Dolphin Sinks Boat in Sarasota Bay
Houseboats and live-aboard yachts used to dot Sarasota’s bay front, an interesting mix of the very wealthy and the working poor, sometimes alcoholic-independent-usually-hippie who lived cheaply in a leaky tub that barely floats. The yachts came and went. The houseboats stayed. The worst of the wrecks have been removed from the bay front since Sarasota started enforcing regulations.
One of the older fishermen (dubbed the “Old Salt”), unlike the other owners of broken down barges, owned a fancy dinghy that he used to row to the pier’s bar at 8 am each morning. But on one particular morning, his routine was suddenly interrupted.

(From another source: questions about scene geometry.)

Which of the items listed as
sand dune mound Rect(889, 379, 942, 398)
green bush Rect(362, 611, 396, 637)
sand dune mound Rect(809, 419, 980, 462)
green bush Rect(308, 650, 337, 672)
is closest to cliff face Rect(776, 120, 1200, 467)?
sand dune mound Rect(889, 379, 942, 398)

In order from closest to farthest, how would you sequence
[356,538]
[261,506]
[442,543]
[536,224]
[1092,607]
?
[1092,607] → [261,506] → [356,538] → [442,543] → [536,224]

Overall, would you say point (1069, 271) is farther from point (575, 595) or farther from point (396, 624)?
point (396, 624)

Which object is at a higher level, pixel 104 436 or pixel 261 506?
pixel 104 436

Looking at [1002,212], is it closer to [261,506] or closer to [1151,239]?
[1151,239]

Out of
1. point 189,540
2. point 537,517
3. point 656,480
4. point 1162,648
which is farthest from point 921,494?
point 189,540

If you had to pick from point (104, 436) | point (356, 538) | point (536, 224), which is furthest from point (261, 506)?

It was a beautiful morning. The dolphin were chasing bait fish through the bay, changing direction the instant they did, and leaping in graceful arches through the air in an effort to close the gap between them.
One of the dolphin leaped high in the air, still chasing the bait fish, and landed, with a loud smack, in the Old Salt’s dinghy. While the folks on the yachts watched, Old Salt tried to roll/pull/push the fish out.

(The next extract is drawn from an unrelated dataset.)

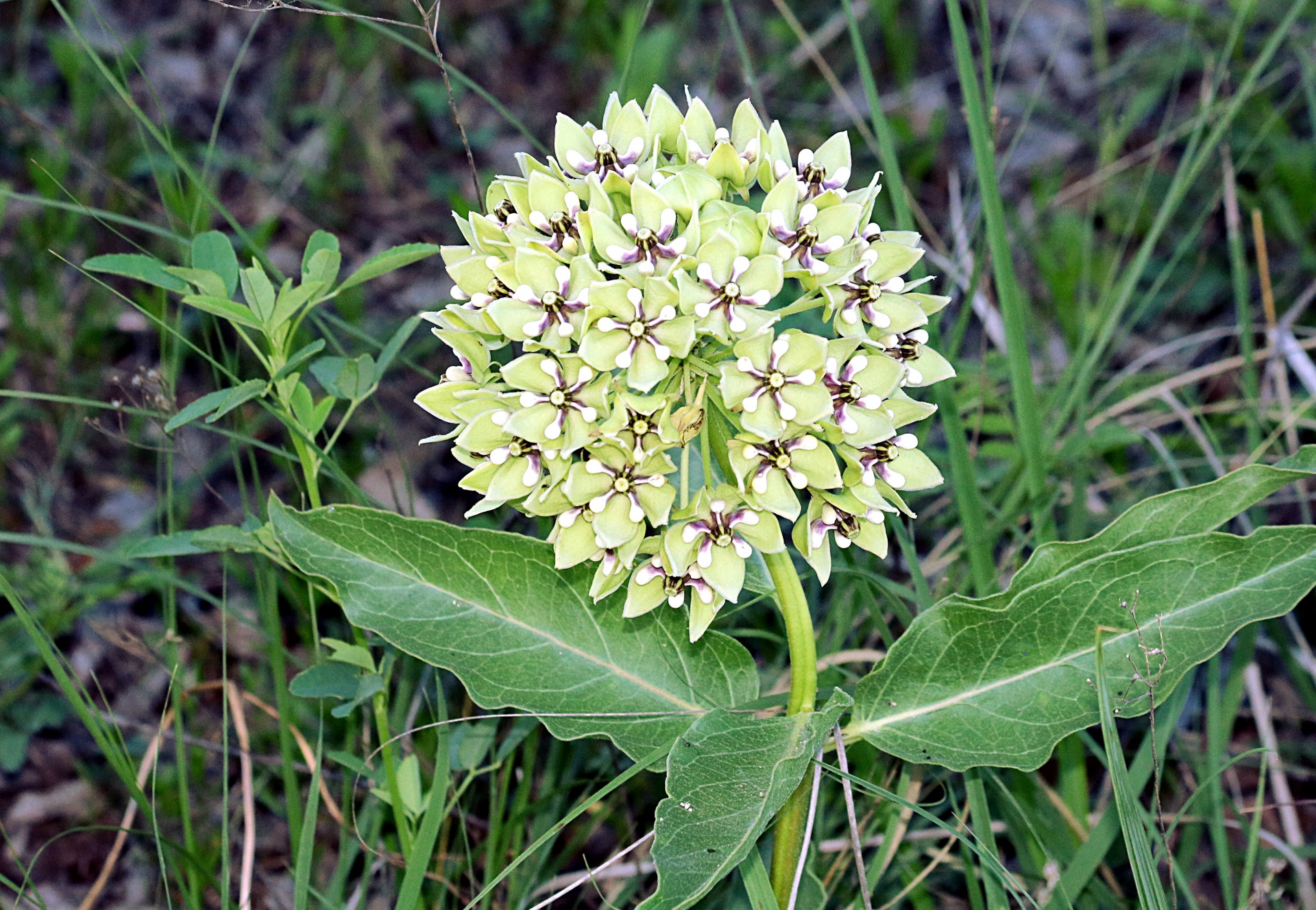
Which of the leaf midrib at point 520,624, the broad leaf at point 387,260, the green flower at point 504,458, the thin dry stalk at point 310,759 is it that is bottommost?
the thin dry stalk at point 310,759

Unfortunately, dolphin are very large and, while not particularly slippery, they’re smooth and bulky and hey, when you have a dolphin in your boat, you know you have a challenge on your hands. One of the men on one of the yachts finally rowed over in his matching rowboat to see what he if he could help.

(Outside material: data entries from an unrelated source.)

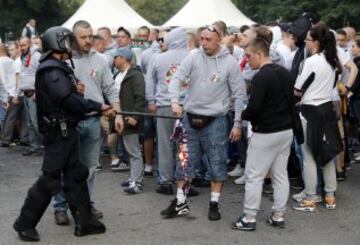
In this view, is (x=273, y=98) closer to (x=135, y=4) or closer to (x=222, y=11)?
(x=222, y=11)

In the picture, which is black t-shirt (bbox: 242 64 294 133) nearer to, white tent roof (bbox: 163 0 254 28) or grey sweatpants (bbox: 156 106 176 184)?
grey sweatpants (bbox: 156 106 176 184)

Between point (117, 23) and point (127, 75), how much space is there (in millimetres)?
13944

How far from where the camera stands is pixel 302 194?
7461 millimetres

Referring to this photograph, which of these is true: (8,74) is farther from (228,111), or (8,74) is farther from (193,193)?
(228,111)

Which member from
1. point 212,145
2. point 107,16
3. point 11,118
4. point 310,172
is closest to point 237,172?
point 310,172

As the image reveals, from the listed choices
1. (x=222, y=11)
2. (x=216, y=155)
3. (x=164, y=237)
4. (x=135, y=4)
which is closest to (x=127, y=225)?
(x=164, y=237)

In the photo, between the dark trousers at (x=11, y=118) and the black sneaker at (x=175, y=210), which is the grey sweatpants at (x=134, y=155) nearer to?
the black sneaker at (x=175, y=210)

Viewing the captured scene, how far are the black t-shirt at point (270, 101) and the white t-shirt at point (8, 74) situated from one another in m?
6.78

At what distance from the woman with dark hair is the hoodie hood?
1.62 meters

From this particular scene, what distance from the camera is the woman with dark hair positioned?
688 cm

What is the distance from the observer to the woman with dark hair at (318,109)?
688 cm

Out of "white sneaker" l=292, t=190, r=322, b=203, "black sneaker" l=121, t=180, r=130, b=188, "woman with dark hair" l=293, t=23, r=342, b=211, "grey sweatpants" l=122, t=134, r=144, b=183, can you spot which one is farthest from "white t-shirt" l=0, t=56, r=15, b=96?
"woman with dark hair" l=293, t=23, r=342, b=211

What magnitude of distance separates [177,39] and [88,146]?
2.13m

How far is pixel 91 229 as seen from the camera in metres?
6.16
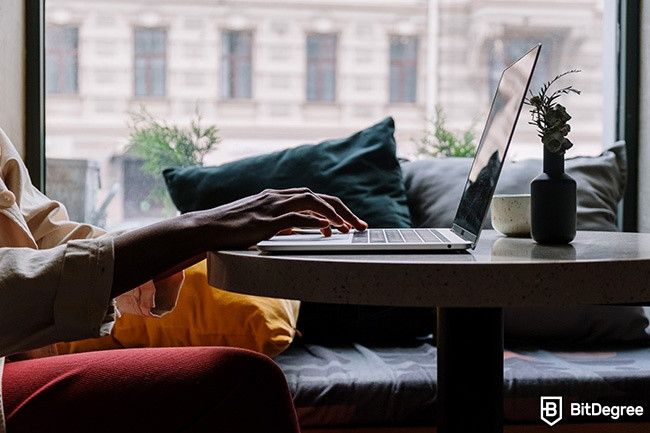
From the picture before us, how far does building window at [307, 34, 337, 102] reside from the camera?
270 centimetres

The fish, of course, didn’t budge, so it was decided that Old Salt would have to sink his dinghy. He transferred his gear to the rowboat, pulled the plug on his dinghy, and climbed into his neighbor’s rowboat.
As the boat quickly took on water, the dolphin swam off without a backward glance, seemingly unaware of the precarious position it had just escaped. Droplets glistened and shone like diamonds as the fish swam away.
The two men in the rowboat watched the dinghy, now well underwater, slowly sink out of sight.
The yacht owner started to row toward Old Salt’s tug, but he shook his head and pointed to the pier, in the direction of his favorite bar. The yacht owner shrugged, pulled the rowboat around, and headed for the dock.
I guess the moral of the story is that dolphin and yacht owners don’t give a boatload of water about an Old Salt’s assets.